SUPERTITIONS MAROCAINES
Rien de ce qui a trait à ce pays d'un inconnu aussi redoutable qu'est le Maroc, et d'une aussi attirante sauvagerie ne saurait laisser indifférente notre curiosité si vivement excitée par la suite des événements actuels.
« La sorcellerie est au Maroc la seule institution qui soit réellement établie » écrivait peu avant sa mort l'infortuné docteur Mauchamp assassiné à Marrakech et qui, durant son long séjour là-bas eut à lutter autant contre les superstitions que conte les maladies.

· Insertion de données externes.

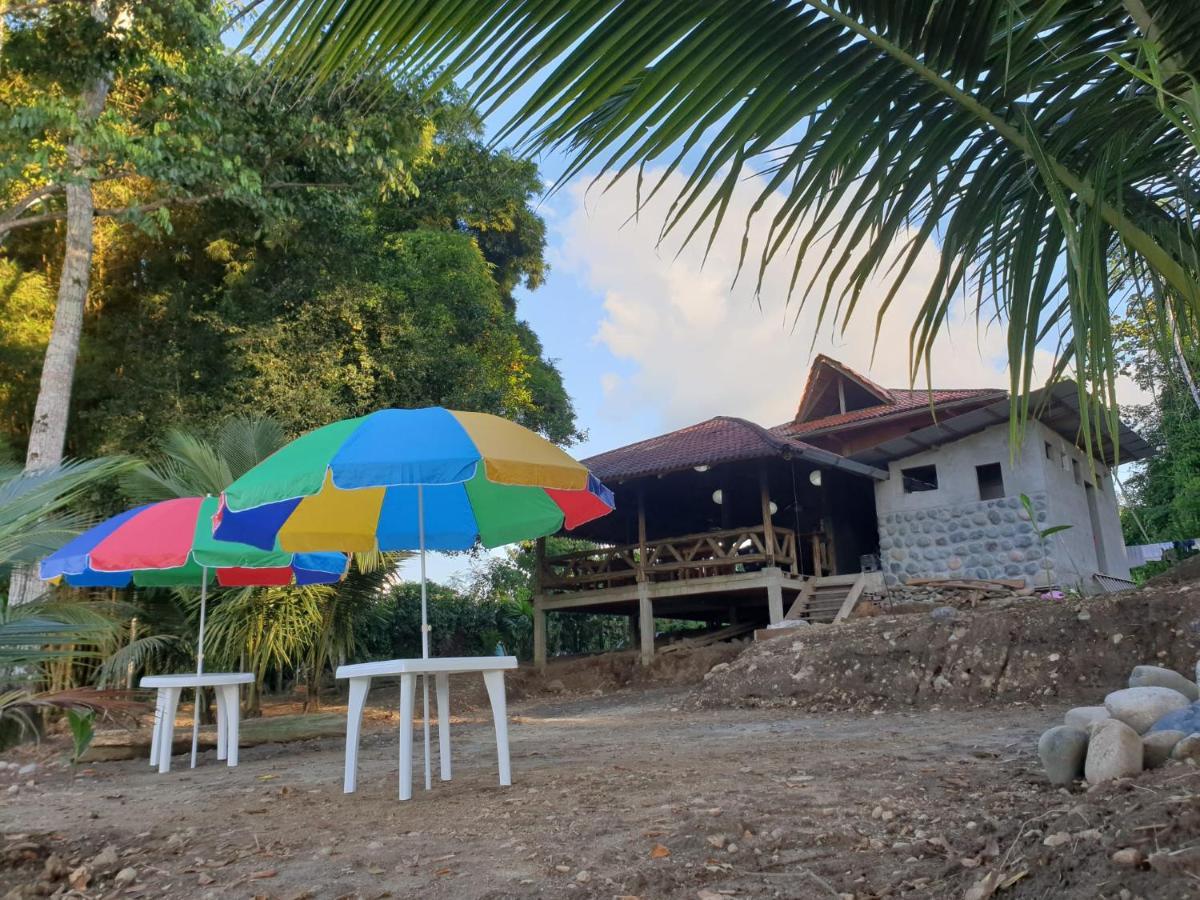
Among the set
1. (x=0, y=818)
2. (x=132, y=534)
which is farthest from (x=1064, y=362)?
(x=132, y=534)

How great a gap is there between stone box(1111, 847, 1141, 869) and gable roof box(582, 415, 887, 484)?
12.0 m

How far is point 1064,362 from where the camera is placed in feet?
6.37

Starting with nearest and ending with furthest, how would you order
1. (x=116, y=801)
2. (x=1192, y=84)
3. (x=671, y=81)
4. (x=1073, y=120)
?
1. (x=1192, y=84)
2. (x=671, y=81)
3. (x=1073, y=120)
4. (x=116, y=801)

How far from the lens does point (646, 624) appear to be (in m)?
15.1

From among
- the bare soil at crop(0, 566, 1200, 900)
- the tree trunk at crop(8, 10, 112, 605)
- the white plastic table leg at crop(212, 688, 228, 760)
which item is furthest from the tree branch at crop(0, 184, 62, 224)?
the white plastic table leg at crop(212, 688, 228, 760)

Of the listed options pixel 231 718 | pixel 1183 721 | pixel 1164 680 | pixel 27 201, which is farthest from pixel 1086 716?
pixel 27 201

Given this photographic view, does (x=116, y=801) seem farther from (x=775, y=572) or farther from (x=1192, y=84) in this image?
(x=775, y=572)

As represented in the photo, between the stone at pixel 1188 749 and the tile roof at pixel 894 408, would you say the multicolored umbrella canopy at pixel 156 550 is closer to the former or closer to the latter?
the stone at pixel 1188 749

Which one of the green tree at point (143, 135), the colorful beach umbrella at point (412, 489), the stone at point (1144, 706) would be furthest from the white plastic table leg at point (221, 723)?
the stone at point (1144, 706)

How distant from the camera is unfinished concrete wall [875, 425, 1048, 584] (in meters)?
14.0

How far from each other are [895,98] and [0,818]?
564 centimetres

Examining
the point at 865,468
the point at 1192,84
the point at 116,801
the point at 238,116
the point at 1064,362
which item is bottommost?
the point at 116,801

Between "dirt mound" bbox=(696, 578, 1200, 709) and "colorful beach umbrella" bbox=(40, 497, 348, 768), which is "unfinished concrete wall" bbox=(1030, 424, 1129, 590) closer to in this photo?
"dirt mound" bbox=(696, 578, 1200, 709)

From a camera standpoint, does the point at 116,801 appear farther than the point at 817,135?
Yes
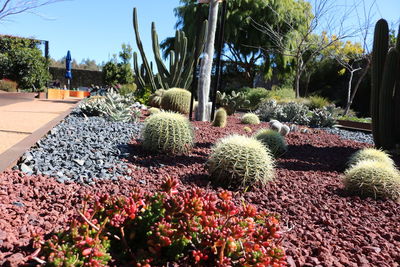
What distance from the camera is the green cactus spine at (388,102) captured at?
6617mm

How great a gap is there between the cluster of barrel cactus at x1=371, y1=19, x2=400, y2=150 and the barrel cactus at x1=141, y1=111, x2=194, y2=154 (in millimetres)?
3927

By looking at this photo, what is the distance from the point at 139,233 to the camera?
1.95 metres

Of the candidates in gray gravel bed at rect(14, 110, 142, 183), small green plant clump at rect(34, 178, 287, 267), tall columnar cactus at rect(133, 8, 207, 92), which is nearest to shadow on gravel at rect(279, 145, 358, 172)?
gray gravel bed at rect(14, 110, 142, 183)

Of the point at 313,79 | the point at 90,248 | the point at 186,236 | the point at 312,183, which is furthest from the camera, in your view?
the point at 313,79

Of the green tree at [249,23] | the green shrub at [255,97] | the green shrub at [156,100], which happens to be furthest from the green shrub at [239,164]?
the green tree at [249,23]

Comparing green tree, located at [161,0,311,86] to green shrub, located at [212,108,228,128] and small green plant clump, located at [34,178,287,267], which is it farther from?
small green plant clump, located at [34,178,287,267]

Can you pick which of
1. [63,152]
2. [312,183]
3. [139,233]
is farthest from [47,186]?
[312,183]

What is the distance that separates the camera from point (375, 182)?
3.85 m

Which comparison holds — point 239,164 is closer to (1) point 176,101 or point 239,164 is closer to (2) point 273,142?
(2) point 273,142

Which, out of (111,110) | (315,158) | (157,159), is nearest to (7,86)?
(111,110)

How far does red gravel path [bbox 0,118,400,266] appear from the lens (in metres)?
2.34

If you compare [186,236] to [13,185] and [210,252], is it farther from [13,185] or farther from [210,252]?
[13,185]

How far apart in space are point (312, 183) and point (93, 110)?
18.4ft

Il cité quantité de recettes procédés plus bizarres les uns que les autres, et qui, vraiment, ne manquent pas d'un pittoresque imprévu.
Voulez-vous guérir un nouveau né qui refuse de téter ?
Cette maladie ne pouvant provenir que de l'influence du diable, il faut pour conjurer le mauvais esprit « attacher autour du cou du nouveau-né en guise de collier une mèche tressée avec les poils d'un dromadaire et à laquelle on fait sept nœuds »
Le bébé vient-il à pousser de profonds soupirs en tétant ? C'est un mauvais présage et il faut au plus tôt brûler près de sa figure une poudre composée d'ambre gris, de boyaux desséchés de hérisson, de corne de cerf et de cheveux de nègre.
Si l'enfant est trop gourmand ce ne peut-être qu'une ogresse qui, invisiblement l'excite à manger et qu'il s'agit d'apaiser. Pour cela une confectionne une pâte où entrent de nombreux ingrédients et dont on dépose une portion sur le bord d'une rivière ; la part de l'ogresse ; avec le reste, on enduit le corps du bébé. Ned pas oublier de placer sous son chevet sept noix pendant une nuit entière.
Enfin ces aimables indigènes soignent la diarrhée en donnant à prendre au nourrisson de l'huile dans laquelle ils ont écrasé de jeunes caméléons.
Étonnons-nous après cela qu'il soit si difficile de faire pénétrer des idées modernes dans des cervelles d'une mentalité aussi particulière.